**WORK REQUEST**
Set down, word for word, the part of the passage on deploying a first machine learning stack that runs between "Before starting, consider" and "that fit best.", inclusive.

------ EXCERPTED PASSAGE ------

Advice for Deploying Your First Machine Learning Stack

Machine learning models offer the promise of encoding complex logic into black-box systems, replacing legacy solutions that demand higher development costs and deliver weaker predictive capabilities. Though the prediction logic may be obfuscated by the model, the research, analysis, and infrastructure investments can easily outweigh the time spent building convoluted, nested if-then statements. This post offers some considerations for building a predictive pipeline as a standalone stack.

When architecting our ML pipeline our team encountered many issues we had never faced before. While companies like Airbnb [1], Uber [2] and Spotify [3], among others, offered excellent insights into best practices, those architectures required cumbersome infrastructure maintenance or offered solutions more apt for very large data throughputs. We needed a solution that the team could validate, required minimal infrastructure maintenance, and could scale to support many online and offline models. Faced with a dearth of resources that fit our needs, we ultimately decided to forge our own solutions to these problems. The considerations below offer guidance for establishing a data stack, evaluating cloud offerings, and determining which resources to invest in and when.

Establish Infrastructure Priorities

As with any product, building an MVP data pipeline can help teams avoid assuming unnecessary risk and set more transparent roadmaps. Identifying the key functional components of the system, such as the primary customer benefits and overall system impact, can help narrow the scope of the first milestone.

Before starting, consider whether your production database can support the load from a feature generation pipeline. Product-focused infrastructure stacks are not well equipped to manage the scale of computation required by ML systems. A model could require up to thousands of features per prediction as frequently as every minute. Querying a production database or a read replica at that cadence can impact critical user workflows. Additionally, isolating requests to a separate database also services the goal of establishing a data lake. Such data stores can hold a much larger scale of data and support faster aggregate query operations than traditional databases. Moving ML related requests to a separate data store can also increase developer productivity since teams can more quickly experiment with the schemas (or lack thereof) that fit best.

Creating a new data repository opens up many doors for possible stacks, all at different costs. Many suggest columnar databases that support distributed computation. Unfortunately, some of those systems either require dedicated infrastructure teams to maintain. For teams entering the space, designing a system that can scale in isolation from other product infrastructure and be validated quickly at a low cost can help get the first model out the door faster.

------ STUDY MATERIAL ------

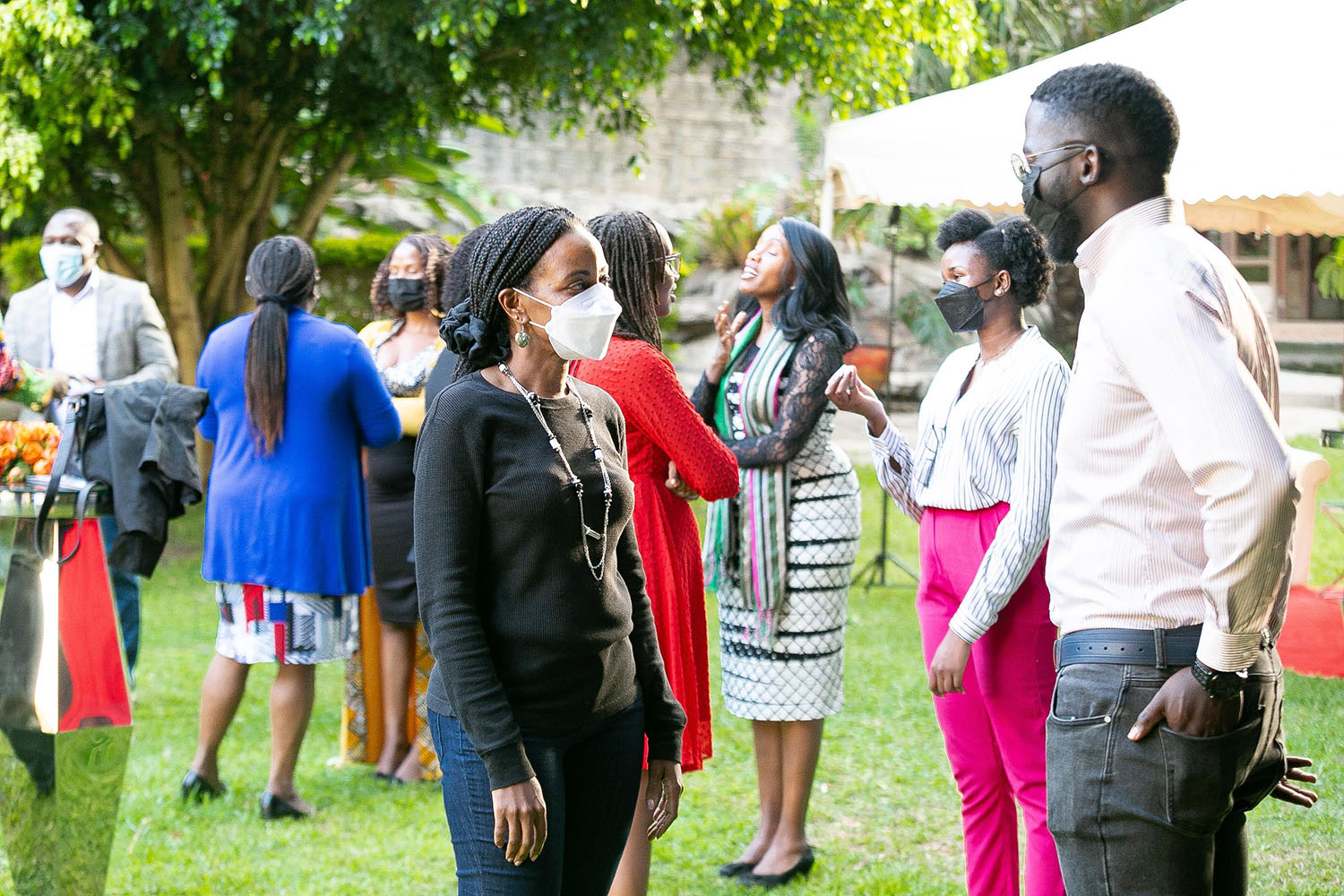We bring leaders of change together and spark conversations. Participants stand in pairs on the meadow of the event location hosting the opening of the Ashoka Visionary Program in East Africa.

------
------ STUDY MATERIAL ------

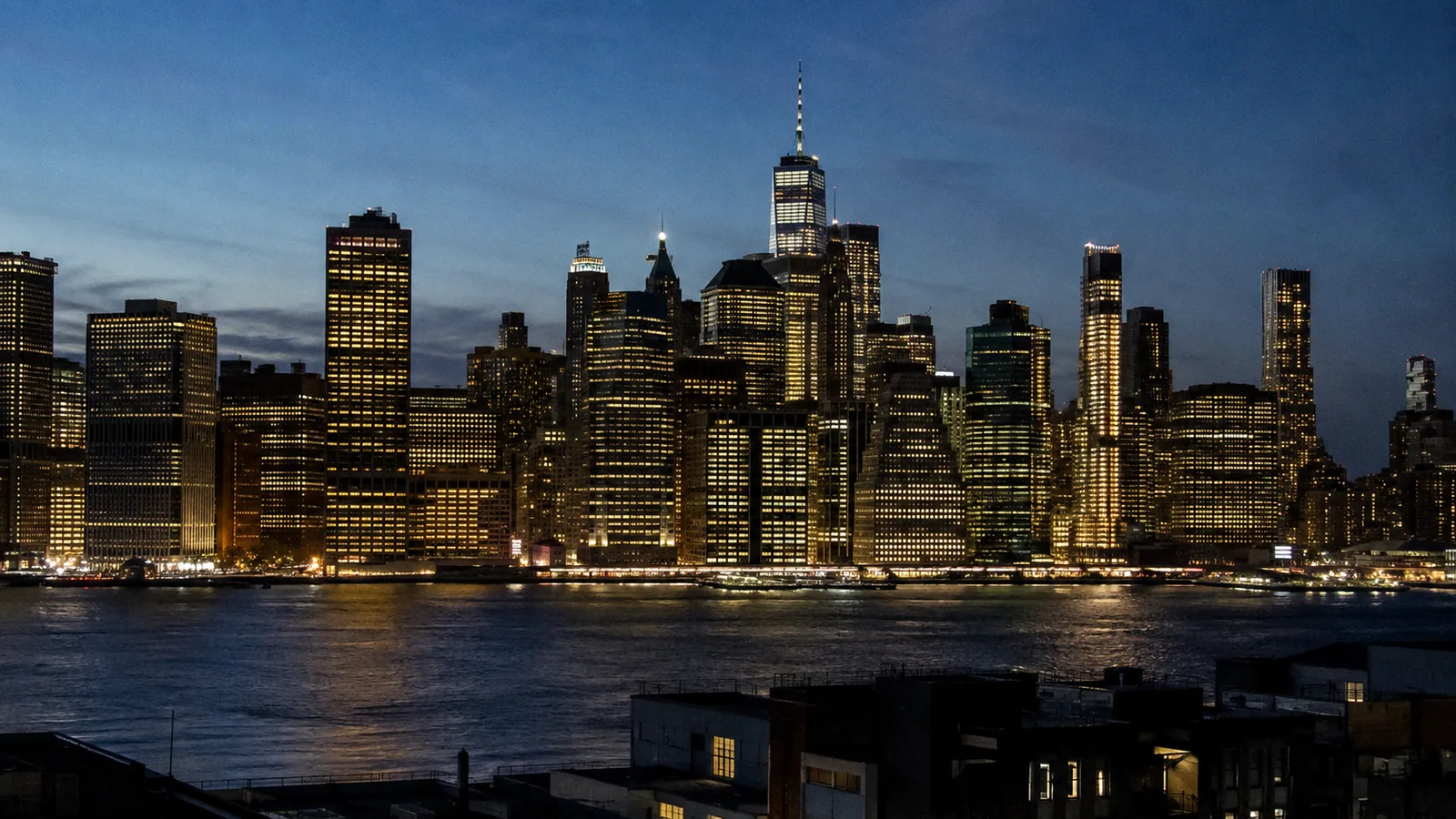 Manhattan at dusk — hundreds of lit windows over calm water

------

**ANSWER TO THIS TASK**
Before starting, consider whether your production database can support the load from a feature generation pipeline. Product-focused infrastructure stacks are not well equipped to manage the scale of computation required by ML systems. A model could require up to thousands of features per prediction as frequently as every minute. Querying a production database or a read replica at that cadence can impact critical user workflows. Additionally, isolating requests to a separate database also services the goal of establishing a data lake. Such data stores can hold a much larger scale of data and support faster aggregate query operations than traditional databases. Moving ML related requests to a separate data store can also increase developer productivity since teams can more quickly experiment with the schemas (or lack thereof) that fit best.